Four decades ago.when we lived in Michigan, we would always return from our west coast summer vacation with a case of Coors. At the time, the Golden, Colorado product wasn’t available east of the Mississippi. So, when we invited neighbours over and shared a few cans from our case, everyone thought we were serving some rare and wonderful nectar. Until the cans ran dry, we were the heroes of the nieghbourhood.

Now that we live in the west and spend our summers in northern Michigan. Coors is available everywhere and doesn’t seem to taste half so wonderful as it used to. It isn’t necessary to bring any of it home, and I doubt if any of my beer drinking neighbours would want me to.

The beers from Bell’s Brewery of Kalamazoo, Michigan, became my drink of choice this summer. And, when the vacation was over and it was time to head home, we packed an assorted case of their various beers to take home and share with our beer loving friends. None of them had heard of Bell’s Brewery. The products are only available in 17 mid-Western and Atlantic coast states and in Arizona.

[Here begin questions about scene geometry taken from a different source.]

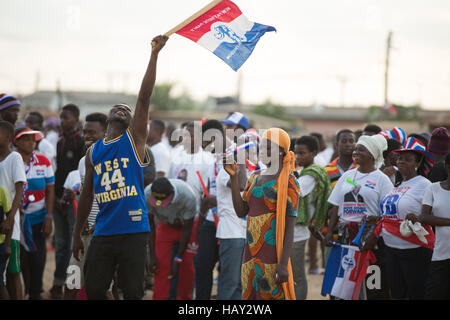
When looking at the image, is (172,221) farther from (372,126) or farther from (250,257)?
(372,126)

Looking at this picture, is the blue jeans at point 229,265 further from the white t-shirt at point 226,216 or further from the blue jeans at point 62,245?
the blue jeans at point 62,245

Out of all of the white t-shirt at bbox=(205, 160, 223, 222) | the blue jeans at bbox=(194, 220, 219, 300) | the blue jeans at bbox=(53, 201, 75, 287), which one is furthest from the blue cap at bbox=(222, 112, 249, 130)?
the blue jeans at bbox=(53, 201, 75, 287)

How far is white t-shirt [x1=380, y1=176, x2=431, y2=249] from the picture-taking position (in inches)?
239

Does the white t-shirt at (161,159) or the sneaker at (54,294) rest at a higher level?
the white t-shirt at (161,159)


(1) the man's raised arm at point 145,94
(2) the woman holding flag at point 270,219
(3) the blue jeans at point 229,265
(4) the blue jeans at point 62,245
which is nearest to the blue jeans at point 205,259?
(3) the blue jeans at point 229,265

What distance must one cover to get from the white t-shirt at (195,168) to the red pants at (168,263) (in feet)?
1.83

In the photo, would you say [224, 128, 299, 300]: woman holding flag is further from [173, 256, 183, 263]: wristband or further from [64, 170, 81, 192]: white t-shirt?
[64, 170, 81, 192]: white t-shirt

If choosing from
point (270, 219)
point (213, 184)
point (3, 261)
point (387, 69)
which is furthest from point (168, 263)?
point (387, 69)

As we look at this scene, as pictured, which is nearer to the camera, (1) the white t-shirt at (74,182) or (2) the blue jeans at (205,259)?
(2) the blue jeans at (205,259)

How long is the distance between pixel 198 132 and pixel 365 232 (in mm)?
2999

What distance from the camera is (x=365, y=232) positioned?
6.38 metres

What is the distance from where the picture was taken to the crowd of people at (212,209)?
16.1 feet

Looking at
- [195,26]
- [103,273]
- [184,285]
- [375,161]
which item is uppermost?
[195,26]
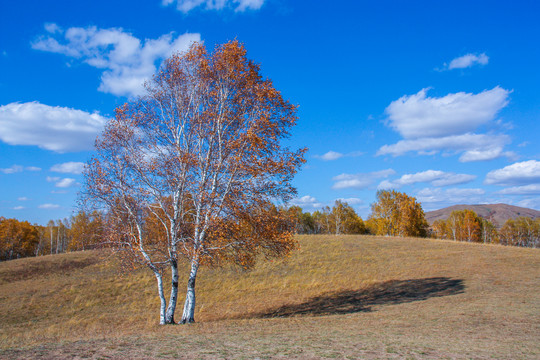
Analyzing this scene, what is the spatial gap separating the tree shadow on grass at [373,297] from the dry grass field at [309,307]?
74 millimetres

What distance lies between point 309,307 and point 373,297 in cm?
450

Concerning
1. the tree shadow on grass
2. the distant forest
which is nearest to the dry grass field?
the tree shadow on grass

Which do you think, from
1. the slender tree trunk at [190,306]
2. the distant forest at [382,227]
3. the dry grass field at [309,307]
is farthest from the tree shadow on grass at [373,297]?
the distant forest at [382,227]

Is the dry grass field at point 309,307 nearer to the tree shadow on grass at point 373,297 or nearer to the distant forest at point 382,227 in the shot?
the tree shadow on grass at point 373,297

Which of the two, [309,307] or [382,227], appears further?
[382,227]

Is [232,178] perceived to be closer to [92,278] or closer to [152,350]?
[152,350]

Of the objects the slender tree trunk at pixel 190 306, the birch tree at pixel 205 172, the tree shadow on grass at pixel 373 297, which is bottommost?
the tree shadow on grass at pixel 373 297

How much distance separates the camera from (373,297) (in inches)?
850

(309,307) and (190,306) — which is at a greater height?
(190,306)

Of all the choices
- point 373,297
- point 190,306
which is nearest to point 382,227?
point 373,297

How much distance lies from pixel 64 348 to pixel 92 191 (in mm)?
8439

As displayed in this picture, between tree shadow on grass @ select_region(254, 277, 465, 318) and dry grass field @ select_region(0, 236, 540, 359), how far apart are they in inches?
2.9

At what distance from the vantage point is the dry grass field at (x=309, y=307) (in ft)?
29.6

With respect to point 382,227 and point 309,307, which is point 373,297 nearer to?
point 309,307
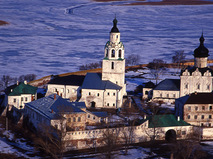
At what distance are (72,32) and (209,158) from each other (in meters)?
72.8

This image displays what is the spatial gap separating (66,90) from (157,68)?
22436 mm

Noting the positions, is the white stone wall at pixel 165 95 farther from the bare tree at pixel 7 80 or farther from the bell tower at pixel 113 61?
the bare tree at pixel 7 80

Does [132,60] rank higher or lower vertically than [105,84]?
higher

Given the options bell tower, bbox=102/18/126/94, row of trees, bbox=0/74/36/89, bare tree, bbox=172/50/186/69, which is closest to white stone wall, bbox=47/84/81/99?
bell tower, bbox=102/18/126/94

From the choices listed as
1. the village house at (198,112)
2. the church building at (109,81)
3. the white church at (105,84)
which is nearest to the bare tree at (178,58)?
the white church at (105,84)

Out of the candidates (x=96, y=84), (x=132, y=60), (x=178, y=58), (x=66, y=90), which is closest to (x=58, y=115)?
(x=96, y=84)

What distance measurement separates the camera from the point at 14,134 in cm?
4109

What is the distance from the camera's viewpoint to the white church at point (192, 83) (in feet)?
171

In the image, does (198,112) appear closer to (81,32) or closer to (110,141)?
(110,141)

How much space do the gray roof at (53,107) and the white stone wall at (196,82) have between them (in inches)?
588

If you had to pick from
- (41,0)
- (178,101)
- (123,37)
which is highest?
(41,0)

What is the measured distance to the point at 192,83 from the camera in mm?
52344

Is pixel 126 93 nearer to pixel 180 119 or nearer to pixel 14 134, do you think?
pixel 180 119

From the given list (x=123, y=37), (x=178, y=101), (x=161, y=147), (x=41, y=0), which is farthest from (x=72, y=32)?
(x=161, y=147)
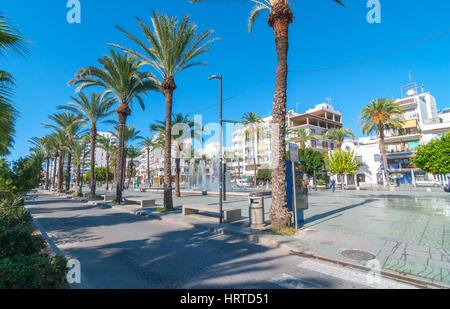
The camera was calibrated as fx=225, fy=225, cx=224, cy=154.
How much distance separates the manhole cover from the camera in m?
4.93

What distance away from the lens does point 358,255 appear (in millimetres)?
5125

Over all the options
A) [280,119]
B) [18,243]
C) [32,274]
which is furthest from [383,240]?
[18,243]

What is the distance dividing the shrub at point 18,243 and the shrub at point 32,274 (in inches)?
38.4

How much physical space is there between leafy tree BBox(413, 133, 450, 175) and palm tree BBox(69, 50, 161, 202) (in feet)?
110

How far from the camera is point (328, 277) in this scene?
417 centimetres

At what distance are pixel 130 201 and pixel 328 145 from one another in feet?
174

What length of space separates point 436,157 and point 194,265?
35760mm

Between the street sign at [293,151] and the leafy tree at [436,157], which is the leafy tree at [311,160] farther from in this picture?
the street sign at [293,151]

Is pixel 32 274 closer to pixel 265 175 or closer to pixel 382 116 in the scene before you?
→ pixel 382 116

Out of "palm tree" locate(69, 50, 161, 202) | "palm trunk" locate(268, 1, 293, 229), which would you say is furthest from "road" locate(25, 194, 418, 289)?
"palm tree" locate(69, 50, 161, 202)

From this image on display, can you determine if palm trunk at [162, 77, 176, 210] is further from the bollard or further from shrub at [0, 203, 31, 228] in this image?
the bollard

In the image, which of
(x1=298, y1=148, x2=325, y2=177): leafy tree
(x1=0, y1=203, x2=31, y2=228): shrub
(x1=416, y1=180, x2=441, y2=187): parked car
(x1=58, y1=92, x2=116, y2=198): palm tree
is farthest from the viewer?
(x1=298, y1=148, x2=325, y2=177): leafy tree
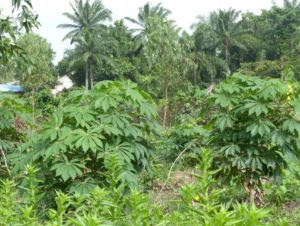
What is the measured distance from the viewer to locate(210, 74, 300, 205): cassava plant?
3.75 m

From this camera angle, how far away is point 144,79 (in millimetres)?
25562

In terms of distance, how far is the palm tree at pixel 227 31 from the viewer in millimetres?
37241

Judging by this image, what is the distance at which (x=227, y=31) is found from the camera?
3741 cm

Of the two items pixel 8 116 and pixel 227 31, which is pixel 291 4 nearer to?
pixel 227 31

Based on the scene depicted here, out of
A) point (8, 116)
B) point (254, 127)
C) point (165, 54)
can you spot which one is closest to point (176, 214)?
point (254, 127)

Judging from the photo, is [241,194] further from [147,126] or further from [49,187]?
[49,187]

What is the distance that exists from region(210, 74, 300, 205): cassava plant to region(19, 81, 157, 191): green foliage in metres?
0.76

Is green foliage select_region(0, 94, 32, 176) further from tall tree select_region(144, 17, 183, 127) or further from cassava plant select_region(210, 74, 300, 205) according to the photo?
tall tree select_region(144, 17, 183, 127)

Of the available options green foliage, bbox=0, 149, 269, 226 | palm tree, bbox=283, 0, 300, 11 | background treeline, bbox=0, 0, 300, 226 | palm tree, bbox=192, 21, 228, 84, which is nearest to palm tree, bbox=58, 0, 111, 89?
palm tree, bbox=192, 21, 228, 84

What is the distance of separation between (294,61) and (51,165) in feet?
91.0

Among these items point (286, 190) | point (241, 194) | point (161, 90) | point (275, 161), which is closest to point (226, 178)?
point (275, 161)

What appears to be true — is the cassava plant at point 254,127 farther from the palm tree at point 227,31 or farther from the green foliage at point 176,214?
the palm tree at point 227,31

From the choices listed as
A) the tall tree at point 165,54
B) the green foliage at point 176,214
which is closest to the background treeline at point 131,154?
the green foliage at point 176,214

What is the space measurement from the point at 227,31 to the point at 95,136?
35.5m
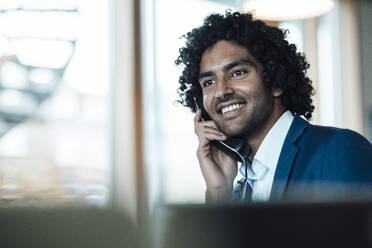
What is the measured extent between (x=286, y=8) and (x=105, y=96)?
0.57 meters

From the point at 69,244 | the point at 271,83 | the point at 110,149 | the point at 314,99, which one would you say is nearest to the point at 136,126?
the point at 110,149

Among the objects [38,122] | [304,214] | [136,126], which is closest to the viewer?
[304,214]

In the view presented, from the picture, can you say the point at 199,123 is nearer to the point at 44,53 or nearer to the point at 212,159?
the point at 212,159

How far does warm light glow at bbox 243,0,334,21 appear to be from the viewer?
116 centimetres

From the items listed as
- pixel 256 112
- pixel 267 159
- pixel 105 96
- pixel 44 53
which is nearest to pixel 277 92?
pixel 256 112

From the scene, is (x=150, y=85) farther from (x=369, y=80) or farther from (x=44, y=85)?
(x=369, y=80)

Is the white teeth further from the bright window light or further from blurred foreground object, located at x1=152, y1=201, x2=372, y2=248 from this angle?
blurred foreground object, located at x1=152, y1=201, x2=372, y2=248

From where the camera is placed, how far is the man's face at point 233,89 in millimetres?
1104

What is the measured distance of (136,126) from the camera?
1.12 meters

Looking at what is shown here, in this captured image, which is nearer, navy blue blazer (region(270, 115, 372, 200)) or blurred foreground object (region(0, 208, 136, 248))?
blurred foreground object (region(0, 208, 136, 248))

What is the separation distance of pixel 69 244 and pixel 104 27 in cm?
73

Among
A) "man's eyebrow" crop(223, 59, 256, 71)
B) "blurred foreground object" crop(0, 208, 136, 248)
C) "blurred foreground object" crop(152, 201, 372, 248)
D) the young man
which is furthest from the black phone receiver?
"blurred foreground object" crop(152, 201, 372, 248)

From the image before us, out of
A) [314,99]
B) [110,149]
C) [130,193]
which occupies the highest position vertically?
[314,99]

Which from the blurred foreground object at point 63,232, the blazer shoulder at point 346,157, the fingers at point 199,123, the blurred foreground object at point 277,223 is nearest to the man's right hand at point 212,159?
the fingers at point 199,123
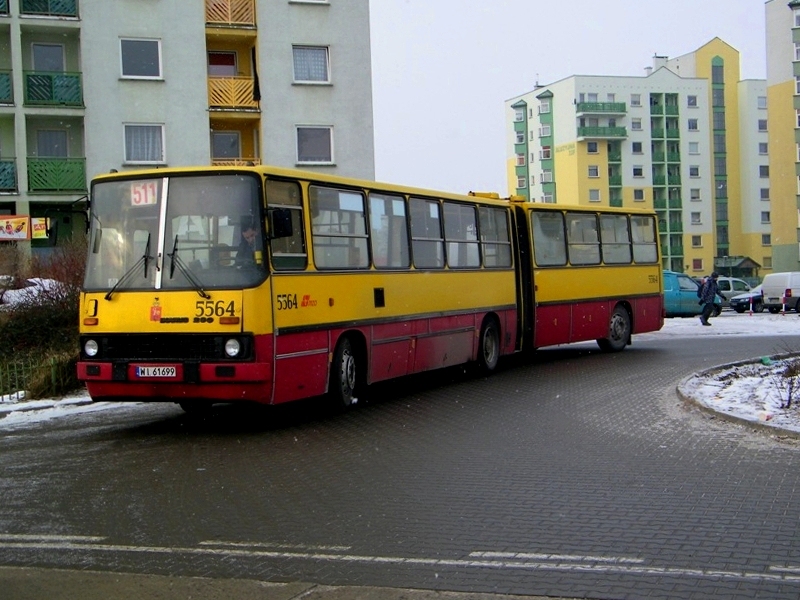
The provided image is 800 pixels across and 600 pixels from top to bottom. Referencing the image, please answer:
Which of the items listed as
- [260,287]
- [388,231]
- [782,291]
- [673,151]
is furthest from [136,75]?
[673,151]

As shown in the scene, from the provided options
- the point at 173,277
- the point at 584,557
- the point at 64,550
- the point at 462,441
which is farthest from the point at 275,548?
the point at 173,277

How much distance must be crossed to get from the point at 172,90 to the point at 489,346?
2248 cm

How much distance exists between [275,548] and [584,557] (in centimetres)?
205

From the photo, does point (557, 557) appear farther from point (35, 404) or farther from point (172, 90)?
point (172, 90)

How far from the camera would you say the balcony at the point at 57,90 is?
36688mm

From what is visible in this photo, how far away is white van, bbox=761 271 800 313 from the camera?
148ft

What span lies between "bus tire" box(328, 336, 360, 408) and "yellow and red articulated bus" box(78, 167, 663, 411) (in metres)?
0.02

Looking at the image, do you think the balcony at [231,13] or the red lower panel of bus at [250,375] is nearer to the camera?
the red lower panel of bus at [250,375]

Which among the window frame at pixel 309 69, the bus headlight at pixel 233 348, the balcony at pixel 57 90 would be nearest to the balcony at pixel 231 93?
the window frame at pixel 309 69

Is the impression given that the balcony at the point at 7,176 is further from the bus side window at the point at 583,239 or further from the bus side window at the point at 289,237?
the bus side window at the point at 289,237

Larry Bell, who had been a homebrewer and then owner of a home-brew supply store, founded the brewery — one of the earliest microbreweries in Michigan — in 1985. He began using a 15 gallon soup kettle to brew his product, but continued to expand until the now state-of-the-art brewery produces well over 100,000 barrels annually (that’s around six million six-packs a year). Bell’s is the eighth largest microbrewery in the United States.

We tasted five different beers, ranging from the light coloured and light bodied “Lager of the Lakes” and finishing with the hearty “Bell’s Best Brown.” Here are some of my neighbours’ responses.

Lager of the Lakes, a 5 per cent ABV pale American lager, is listed as the tenth best in its category by Beer Advocate. Light gold and effervescent, it is light bodied, crisp, and clean. One taster, noting that it had just the right amount of bitterness, remarked, “it just what it’s supposed to be .. an awesome summer beer.”

Oberon, a 5.8 per cent ABV American wheat beer, is probably the top summer seller of all of Michigan’s microbrews. Named after a character in Shakespeare’s “A Midsummer Night’s Dream,” it is a rich golden colour and pours with a cloudy, yeasty haze. Not so sweet as some wheats, is has spicy and orange notes.  Another taster remarked, “I’m a wheat beer person; I’d give it top marks.”

Although Bell’s Pale Ale (5.2 per cent ABV) is listed as an American Pale Ale, this one tasted more like an English version of the style. “There’s more maltiness to the style than I’m used to — but that’s good.” Medium bodied and golden in colour, it is more balanced, with less hop bitterness than the American styles.

Big Two Hearted Ale, named after a northern Michigan river featured prominently in a Hemingway short story, is a fairly hefty 7 per cent ABV medium bodied American IPA brewed with generous amounts of Centennial hops. But it’s in no way a hop bomb. Malts provide a balance to the hops. Medium bodied, it has a clean, but light hop finish. “I like the fact that it seems gentle in your mouth,” remarked one taster.

We ended our tasting with Bell’s Best Brown, an English style beer, that pours a rich brown with a frothy head. It has roasty, chocolatey notes, but not the sweetness one associates with the classic example of the style, Newcastle Brown. That’s probably because the hops give an understated bitterness that prevents the malt flavours from becoming cloying. One taster remarked that it was a little rich for him during this warm summer day, but said that if I went back to Michigan in the late fall, I should bring some back for him to try.

The tasting finished, all agreed that Bell’s beers were excellent. “When are you going back to Michigan?” I was asked. I wondered at first if, as in my Coors tasting days, I was only popular as long as I was serving hard-to-find beer. I prefer to think that it was because they hoped that I’d soon be bringing back the Bell’s.

If you’re travelling in the Midwest, you might want to check, to see where the product is available. If you’re travelling along Michigan 28, on your way to or from Ontario, Econofoods of Marquette and Hillside Party Store of Munising stock lots of Bell’s and other very good Michigan beers.